- [Sezione di testo]

☆ ☆ ☆ ☆ ☆ ☆ ☆

Capaccio, sequestrati beni per 16 milioni a Roberto Squecco

Dopo gli accertamenti degli inquirenti scatta il maxi sequestro ai danni dell'imprenditore Roberto Squecco. Per lui anche obbligo di soggiorno

Di Redazione Infocilento

CAPACCIO PAETUM. Il Tribunale di Salerno ha disposto, su  richiesta della Procura della Repubblica di Salerno, Direzione Distrettuale Antimafia, la confisca di beni e assetti societari per un valore di circa 16 milioni di euro, nei confronti dell’imprenditore Roberto Squecco.

Il provvedimento ai danni di Roberto Squecco

Il provvedimento è stato eseguito, nei giorni scorsi, dalla Divisione Anticrimine della Questura di Salerno e dal Servizio Centrale Anticrimine della Polizia di Stato.

Nei confronti dell’imprenditore, già condannato anche per reati commessi per favorire il clan “Marandino” nello scorso mese di gennaio è stata eseguita un’ordinanza di custodia cautelare in carcere. Ai suoi danni l’accusa intestazione fittizia di beni, peculato, interruzione di pubblico servizio, favoreggiamento personale, emissione di fatture per operazioni inesistenti, invasione di terreni ed edifici, riciclaggio, turbata libertà degli incanti, abuso d’ufficio ed altro, unitamente ad altri 10 indagati.

Contestualmente all’esecuzione dei provvedimenti cautelari personali, era stato eseguito nei confronti di Squecco Roberto un decreto di sequestro degli stessi di beni poi sottoposti a confisca.

Ciò secondo una strategia di contrasto propria della Procura della Repubblica di Salerno e condivisa a livello nazionale, dalla Direzione Centrale Anticrimine della Polizia di Stato. Essa prevede un modello operativo innovativo, caratterizzato dallo svolgimento in parallelo delle indagini penali e di prevenzione antimafia. In tale ottica la richiesta di sequestro in prevenzione è stata richiesta congiuntamente dal Procuratore della Repubblica di Salerno e dal Questore di Salerno.

L’esecuzione del provvedimento di confisca, estesa anche ad alcuni cespiti situati in Romania, ha comportato, per la prima volta nel nostro Paese, l’attivazione della procedura introdotta dal nuovo Regolamento (Ue). Essa è finalizzata al riconoscimento reciproco dei provvedimenti di congelamento e di confisca.

Le accuse

Il Tribunale di Salerno ha riconosciuto nei confronti di Roberto Squecco manifestazioni di pericolosità sociale. Una pericolosità “qualificata” in quanto indiziato di appartenere al clan “Marandino” e del delitto di trasferimento fraudolento di valori, ma anche “generica”. Roberto Squecco è ritenuto “un soggetto che vive abitualmente con i proventi di attività delittuose”. L’attività investigativa ha evidenziato, altresì, “che lo Squecco è da considerare soggetto socialmente pericoloso sin dalla seconda metà degli anni ’90”.

☆ ☆ ☆ ☆ ☆ ☆ ☆

- [Dati forniti]
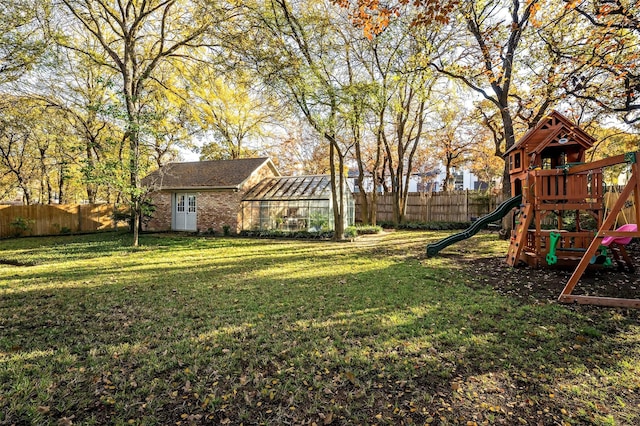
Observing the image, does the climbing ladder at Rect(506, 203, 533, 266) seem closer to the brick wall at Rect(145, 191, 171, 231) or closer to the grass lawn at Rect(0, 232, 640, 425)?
the grass lawn at Rect(0, 232, 640, 425)

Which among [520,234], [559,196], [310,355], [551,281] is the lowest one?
[310,355]

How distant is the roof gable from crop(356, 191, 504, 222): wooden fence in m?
12.0

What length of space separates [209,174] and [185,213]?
2629 millimetres

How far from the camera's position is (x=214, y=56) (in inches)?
492

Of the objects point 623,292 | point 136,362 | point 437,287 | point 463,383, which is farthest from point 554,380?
point 136,362

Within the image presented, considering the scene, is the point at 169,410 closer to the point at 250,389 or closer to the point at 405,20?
the point at 250,389

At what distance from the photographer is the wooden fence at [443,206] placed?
18.8 m

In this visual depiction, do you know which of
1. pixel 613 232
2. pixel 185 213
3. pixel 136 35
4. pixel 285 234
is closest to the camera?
pixel 613 232

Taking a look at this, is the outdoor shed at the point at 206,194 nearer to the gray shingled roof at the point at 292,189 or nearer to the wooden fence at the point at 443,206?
the gray shingled roof at the point at 292,189

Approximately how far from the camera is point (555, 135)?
6.76 metres

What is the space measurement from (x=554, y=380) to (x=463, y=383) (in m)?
0.79

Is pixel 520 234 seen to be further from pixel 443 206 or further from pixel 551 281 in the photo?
pixel 443 206

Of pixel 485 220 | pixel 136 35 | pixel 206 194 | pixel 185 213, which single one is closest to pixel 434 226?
pixel 485 220

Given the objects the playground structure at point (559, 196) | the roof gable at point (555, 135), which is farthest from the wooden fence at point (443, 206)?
the roof gable at point (555, 135)
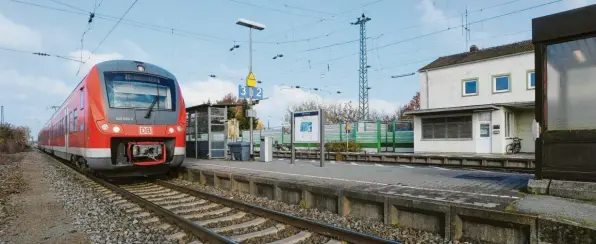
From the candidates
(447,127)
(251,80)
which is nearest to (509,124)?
(447,127)

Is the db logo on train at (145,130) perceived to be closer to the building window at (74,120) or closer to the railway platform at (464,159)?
the building window at (74,120)

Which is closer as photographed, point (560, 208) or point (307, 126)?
point (560, 208)

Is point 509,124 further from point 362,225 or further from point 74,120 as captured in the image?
point 74,120

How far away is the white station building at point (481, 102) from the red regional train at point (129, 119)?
1789 centimetres

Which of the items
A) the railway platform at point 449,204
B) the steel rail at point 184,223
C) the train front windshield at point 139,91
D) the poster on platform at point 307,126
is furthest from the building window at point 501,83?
the steel rail at point 184,223

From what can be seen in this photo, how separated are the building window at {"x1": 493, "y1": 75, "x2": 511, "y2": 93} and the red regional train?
2084cm

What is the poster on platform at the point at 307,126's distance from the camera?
14.0 metres

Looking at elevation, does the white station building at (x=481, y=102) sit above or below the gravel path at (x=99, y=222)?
above

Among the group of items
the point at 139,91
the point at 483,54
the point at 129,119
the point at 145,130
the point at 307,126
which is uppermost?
the point at 483,54

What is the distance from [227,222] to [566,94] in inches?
237

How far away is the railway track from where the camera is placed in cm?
555

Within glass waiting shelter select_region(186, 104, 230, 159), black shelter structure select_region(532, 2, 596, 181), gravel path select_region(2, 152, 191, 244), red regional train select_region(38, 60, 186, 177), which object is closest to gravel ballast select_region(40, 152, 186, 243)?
gravel path select_region(2, 152, 191, 244)

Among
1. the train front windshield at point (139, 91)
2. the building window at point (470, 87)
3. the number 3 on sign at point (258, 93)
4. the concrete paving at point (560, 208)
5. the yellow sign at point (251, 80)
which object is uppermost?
the building window at point (470, 87)

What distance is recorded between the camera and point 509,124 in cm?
2303
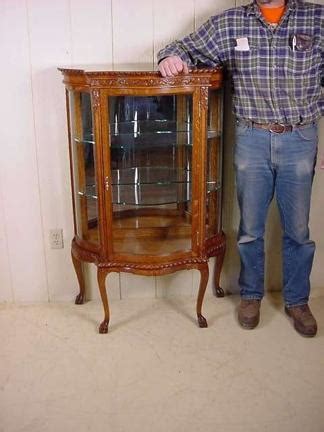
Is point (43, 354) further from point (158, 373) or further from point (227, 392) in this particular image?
point (227, 392)

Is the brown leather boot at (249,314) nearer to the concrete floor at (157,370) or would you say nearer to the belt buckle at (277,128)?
the concrete floor at (157,370)

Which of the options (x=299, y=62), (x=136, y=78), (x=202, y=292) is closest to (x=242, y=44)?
(x=299, y=62)

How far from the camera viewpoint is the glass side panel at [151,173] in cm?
212

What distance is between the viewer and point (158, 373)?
2021 millimetres

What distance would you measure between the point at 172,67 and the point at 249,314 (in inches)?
43.5

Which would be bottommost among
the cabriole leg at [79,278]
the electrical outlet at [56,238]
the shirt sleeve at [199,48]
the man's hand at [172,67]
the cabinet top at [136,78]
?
the cabriole leg at [79,278]

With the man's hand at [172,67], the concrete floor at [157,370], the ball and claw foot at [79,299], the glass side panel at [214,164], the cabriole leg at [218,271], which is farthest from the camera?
the ball and claw foot at [79,299]

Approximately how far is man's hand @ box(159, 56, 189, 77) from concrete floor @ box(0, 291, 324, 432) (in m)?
1.10

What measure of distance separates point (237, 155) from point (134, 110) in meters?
0.47

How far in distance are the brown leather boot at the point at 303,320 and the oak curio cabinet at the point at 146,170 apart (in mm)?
405

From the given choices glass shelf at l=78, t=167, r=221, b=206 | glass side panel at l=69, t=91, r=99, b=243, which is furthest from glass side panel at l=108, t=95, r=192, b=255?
glass side panel at l=69, t=91, r=99, b=243

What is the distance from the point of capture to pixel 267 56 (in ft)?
6.61

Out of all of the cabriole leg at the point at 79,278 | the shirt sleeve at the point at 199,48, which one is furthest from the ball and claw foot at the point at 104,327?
the shirt sleeve at the point at 199,48

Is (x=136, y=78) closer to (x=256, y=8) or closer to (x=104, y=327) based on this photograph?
(x=256, y=8)
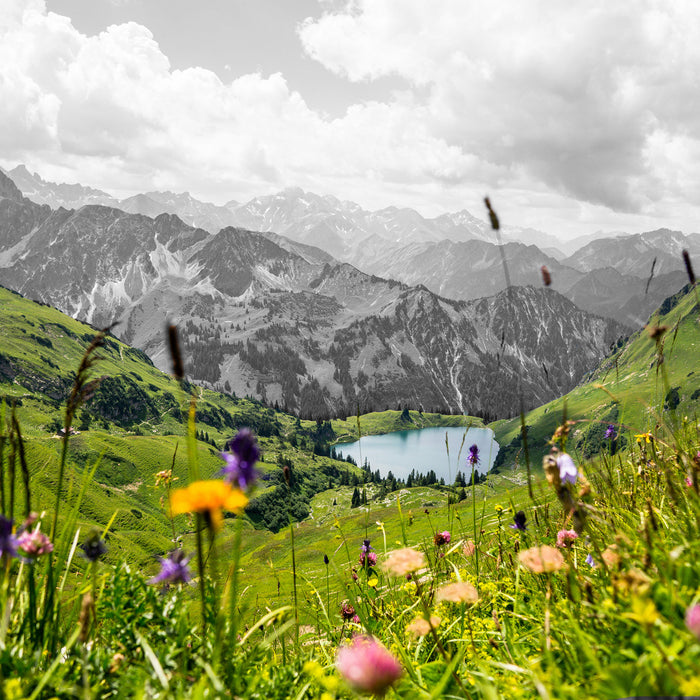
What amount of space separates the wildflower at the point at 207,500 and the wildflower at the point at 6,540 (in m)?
1.34

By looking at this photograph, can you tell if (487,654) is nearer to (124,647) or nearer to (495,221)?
(124,647)

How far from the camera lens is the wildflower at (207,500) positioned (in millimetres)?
1539

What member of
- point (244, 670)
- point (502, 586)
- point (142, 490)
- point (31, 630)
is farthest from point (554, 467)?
point (142, 490)

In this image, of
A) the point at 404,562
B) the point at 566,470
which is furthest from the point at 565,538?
the point at 404,562

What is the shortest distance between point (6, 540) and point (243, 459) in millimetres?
1385

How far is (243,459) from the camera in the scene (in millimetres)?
2018

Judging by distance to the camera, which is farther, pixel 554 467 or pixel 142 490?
pixel 142 490

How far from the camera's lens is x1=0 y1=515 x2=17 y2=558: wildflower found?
7.45 feet

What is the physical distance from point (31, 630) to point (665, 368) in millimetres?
5042

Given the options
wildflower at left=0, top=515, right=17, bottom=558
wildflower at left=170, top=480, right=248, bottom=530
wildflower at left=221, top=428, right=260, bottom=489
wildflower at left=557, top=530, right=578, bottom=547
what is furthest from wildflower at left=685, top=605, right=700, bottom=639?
wildflower at left=0, top=515, right=17, bottom=558

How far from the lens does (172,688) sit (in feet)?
7.46

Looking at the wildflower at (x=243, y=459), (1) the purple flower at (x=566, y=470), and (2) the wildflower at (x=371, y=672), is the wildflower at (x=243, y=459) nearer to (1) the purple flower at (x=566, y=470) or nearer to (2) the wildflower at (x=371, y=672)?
(2) the wildflower at (x=371, y=672)

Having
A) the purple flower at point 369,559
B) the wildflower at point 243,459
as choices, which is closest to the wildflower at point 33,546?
the wildflower at point 243,459

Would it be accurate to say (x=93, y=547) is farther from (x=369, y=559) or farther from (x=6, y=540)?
(x=369, y=559)
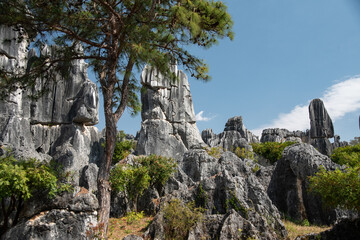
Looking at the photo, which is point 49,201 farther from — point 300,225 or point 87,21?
point 300,225

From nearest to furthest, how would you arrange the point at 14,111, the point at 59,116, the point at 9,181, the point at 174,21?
the point at 9,181 → the point at 174,21 → the point at 14,111 → the point at 59,116

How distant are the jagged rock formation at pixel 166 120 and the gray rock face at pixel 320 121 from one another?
18.8m

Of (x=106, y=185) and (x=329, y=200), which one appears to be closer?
(x=329, y=200)

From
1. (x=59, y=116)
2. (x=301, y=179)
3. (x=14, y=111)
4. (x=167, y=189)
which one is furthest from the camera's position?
(x=59, y=116)

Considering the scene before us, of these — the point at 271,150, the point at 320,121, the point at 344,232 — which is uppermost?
the point at 320,121

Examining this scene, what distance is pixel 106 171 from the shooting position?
9.03 meters

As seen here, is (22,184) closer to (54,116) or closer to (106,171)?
(106,171)

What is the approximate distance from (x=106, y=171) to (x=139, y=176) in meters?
3.30

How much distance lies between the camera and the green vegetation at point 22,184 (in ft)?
20.9

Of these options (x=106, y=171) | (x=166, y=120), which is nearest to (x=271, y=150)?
(x=166, y=120)

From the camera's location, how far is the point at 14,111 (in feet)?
102

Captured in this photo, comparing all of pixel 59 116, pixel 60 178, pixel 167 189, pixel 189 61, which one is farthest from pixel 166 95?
pixel 60 178

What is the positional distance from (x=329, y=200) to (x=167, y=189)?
777 cm

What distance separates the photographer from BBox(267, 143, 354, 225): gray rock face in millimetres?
11000
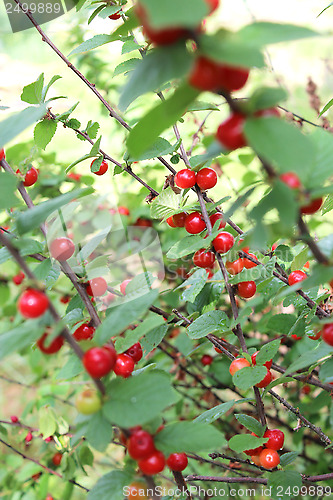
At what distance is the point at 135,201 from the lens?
1521 mm

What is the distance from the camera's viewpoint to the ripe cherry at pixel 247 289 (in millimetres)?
757

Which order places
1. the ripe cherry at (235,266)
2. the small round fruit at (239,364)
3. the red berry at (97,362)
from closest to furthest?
the red berry at (97,362) < the small round fruit at (239,364) < the ripe cherry at (235,266)

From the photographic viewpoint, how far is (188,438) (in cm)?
47

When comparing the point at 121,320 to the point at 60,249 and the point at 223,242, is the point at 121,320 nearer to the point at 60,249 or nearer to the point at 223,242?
the point at 60,249

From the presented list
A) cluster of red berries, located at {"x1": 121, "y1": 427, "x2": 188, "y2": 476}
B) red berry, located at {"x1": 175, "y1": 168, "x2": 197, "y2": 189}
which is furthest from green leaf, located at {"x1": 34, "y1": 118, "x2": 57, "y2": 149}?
cluster of red berries, located at {"x1": 121, "y1": 427, "x2": 188, "y2": 476}

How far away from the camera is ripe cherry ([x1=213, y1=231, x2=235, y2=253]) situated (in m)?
0.76

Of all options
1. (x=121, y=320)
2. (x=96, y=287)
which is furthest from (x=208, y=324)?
(x=121, y=320)

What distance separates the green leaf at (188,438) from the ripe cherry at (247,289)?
0.31 m

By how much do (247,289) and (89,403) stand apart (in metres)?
0.38

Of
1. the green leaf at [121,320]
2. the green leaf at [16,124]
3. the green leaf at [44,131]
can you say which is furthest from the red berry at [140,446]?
the green leaf at [44,131]

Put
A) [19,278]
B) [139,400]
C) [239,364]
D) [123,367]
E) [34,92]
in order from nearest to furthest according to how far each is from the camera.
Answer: [139,400], [123,367], [239,364], [34,92], [19,278]

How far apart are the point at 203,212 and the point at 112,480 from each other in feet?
1.44

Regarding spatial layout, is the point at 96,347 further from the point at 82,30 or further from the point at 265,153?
the point at 82,30

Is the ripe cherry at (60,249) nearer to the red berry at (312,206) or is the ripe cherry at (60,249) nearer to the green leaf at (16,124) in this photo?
the green leaf at (16,124)
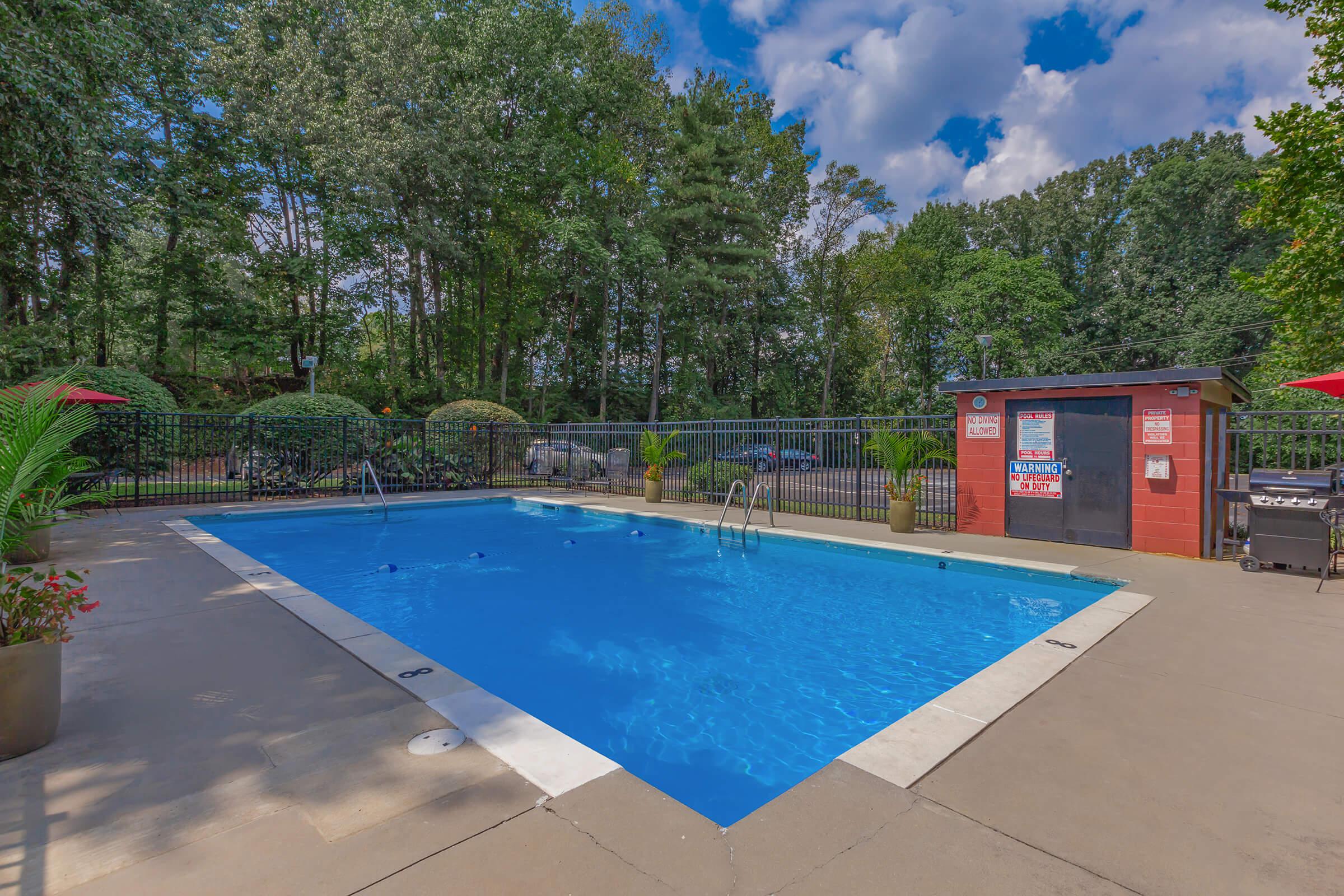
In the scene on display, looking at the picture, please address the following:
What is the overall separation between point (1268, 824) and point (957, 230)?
140 feet

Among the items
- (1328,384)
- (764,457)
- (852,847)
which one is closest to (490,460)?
(764,457)

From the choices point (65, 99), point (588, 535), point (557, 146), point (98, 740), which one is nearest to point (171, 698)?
point (98, 740)

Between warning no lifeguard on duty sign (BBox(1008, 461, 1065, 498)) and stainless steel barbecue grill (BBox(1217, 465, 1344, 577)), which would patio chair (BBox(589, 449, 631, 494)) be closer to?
warning no lifeguard on duty sign (BBox(1008, 461, 1065, 498))

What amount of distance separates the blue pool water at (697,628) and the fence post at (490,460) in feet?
19.6

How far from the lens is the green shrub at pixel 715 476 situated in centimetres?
1293

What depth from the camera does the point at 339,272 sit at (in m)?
23.1

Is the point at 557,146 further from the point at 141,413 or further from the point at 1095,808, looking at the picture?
the point at 1095,808

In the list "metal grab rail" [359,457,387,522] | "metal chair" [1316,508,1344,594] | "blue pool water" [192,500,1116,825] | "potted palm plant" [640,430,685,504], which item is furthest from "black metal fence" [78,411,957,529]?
"metal chair" [1316,508,1344,594]

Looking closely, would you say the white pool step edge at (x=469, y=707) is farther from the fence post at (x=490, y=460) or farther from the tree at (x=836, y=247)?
the tree at (x=836, y=247)

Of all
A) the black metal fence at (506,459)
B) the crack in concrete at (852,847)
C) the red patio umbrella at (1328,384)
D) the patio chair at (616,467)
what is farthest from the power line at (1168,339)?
the crack in concrete at (852,847)

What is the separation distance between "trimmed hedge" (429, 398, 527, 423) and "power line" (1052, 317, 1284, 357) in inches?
1224

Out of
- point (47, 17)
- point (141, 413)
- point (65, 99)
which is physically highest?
point (47, 17)

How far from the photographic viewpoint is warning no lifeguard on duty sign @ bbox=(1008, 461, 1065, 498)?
8.04m

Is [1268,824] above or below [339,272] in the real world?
below
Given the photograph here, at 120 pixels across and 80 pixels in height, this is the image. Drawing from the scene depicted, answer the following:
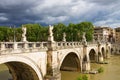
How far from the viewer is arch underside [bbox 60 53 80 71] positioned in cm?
3547

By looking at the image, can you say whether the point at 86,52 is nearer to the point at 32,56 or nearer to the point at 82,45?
the point at 82,45

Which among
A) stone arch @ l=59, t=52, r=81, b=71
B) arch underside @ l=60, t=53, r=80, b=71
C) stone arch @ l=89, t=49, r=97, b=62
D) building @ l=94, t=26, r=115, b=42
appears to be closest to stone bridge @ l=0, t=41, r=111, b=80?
stone arch @ l=59, t=52, r=81, b=71

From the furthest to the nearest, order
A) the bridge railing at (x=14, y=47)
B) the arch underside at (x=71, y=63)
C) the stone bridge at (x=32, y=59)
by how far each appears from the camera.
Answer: the arch underside at (x=71, y=63)
the stone bridge at (x=32, y=59)
the bridge railing at (x=14, y=47)

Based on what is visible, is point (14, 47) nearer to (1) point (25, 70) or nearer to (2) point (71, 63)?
(1) point (25, 70)

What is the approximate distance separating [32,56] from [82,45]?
66.2 ft

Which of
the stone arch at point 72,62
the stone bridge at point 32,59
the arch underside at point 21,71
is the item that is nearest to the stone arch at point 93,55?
the stone arch at point 72,62

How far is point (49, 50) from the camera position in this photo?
73.0 ft

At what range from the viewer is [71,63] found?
122 ft

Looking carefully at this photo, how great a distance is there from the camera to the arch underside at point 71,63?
35.5m

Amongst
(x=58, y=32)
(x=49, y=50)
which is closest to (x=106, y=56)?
(x=58, y=32)

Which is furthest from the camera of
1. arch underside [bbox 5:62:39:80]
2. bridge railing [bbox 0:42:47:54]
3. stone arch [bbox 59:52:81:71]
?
stone arch [bbox 59:52:81:71]

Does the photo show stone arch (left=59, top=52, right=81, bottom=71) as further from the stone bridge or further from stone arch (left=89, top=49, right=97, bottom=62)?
stone arch (left=89, top=49, right=97, bottom=62)

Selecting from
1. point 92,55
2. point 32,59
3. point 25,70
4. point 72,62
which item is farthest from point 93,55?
point 32,59

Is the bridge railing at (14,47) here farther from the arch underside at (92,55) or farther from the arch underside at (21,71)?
the arch underside at (92,55)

☆ ☆ ☆ ☆ ☆ ☆ ☆

- [Consegne dell'esercizio]
- a) Riporta dall'articolo sulla confisca dei beni di Roberto Squecco il passo che comincia con "Il provvedimento è" e termina con "altri 10 indagati.".
- b) Traduci in inglese questa frase dell'articolo sulla confisca dei beni di Roberto Squecco: "Il provvedimento è stato eseguito, nei giorni scorsi, dalla Divisione Anticrimine della Questura di Salerno e dal Servizio Centrale Anticrimine della Polizia di Stato."
- c) Prosegui l'articolo sulla confisca dei beni di Roberto Squecco, ripartendo subito dopo la sua ultima frase.
I record non hanno alcun legame con l'articolo sulla confisca dei beni di Roberto Squecco.

- [Soluzioni]
- a)
Il provvedimento è stato eseguito, nei giorni scorsi, dalla Divisione Anticrimine della Questura di Salerno e dal Servizio Centrale Anticrimine della Polizia di Stato.

Nei confronti dell’imprenditore, già condannato anche per reati commessi per favorire il clan “Marandino” nello scorso mese di gennaio è stata eseguita un’ordinanza di custodia cautelare in carcere. Ai suoi danni l’accusa intestazione fittizia di beni, peculato, interruzione di pubblico servizio, favoreggiamento personale, emissione di fatture per operazioni inesistenti, invasione di terreni ed edifici, riciclaggio, turbata libertà degli incanti, abuso d’ufficio ed altro, unitamente ad altri 10 indagati.

- b) The measure was carried out in recent days by the Anti-Crime Division of the Salerno Police Headquarters and by the Central Anti-Crime Service of the State Police.

- c)
Risalgono a quel periodo, infatti, le denunce per truffa, ricettazione, violazione delle norme tributarie, traffico di carte clonate. Ma anche le operazioni di distrazione di beni e capitali poste in essere in danno dei creditori delle società amministrate, formalmente o di fatto e poi dichiarate fallite.

Il “capitale illecito”

Condotte quest’ultime per le quali Roberto Squecco ha accumulato un ingente capitale illecito, di oltre 3 milioni di euro. Questo successivamente è stato reinvestito in diversi settori imprenditoriali.

Il provvedimento, inoltre, ha evidenziato, che negli anni 2012-2014, l’imprenditore salernitano ha manifestato anche una pericolosità sociale di tipo qualificato, derivante dall’appartenenza al clan camorristico “Marandino”. Infatti, nel 2014, egli è stato tratto in arresto per partecipazione ad associazione di stampo camorristico facente capo a Maradino Giovanni e tentata estorsione aggravata, e successivamente condannato per tali fatti.

Il Tribunale, si è poi soffermato sulle risultanze delle più recenti indagini coordinate dalla Direzione Distrettuale Antimafia della Procura della Repubblica di Salerno e svolte dalla Squadra Mobile di Salerno, che hanno determinato l’esecuzione delle misure cautelari personali.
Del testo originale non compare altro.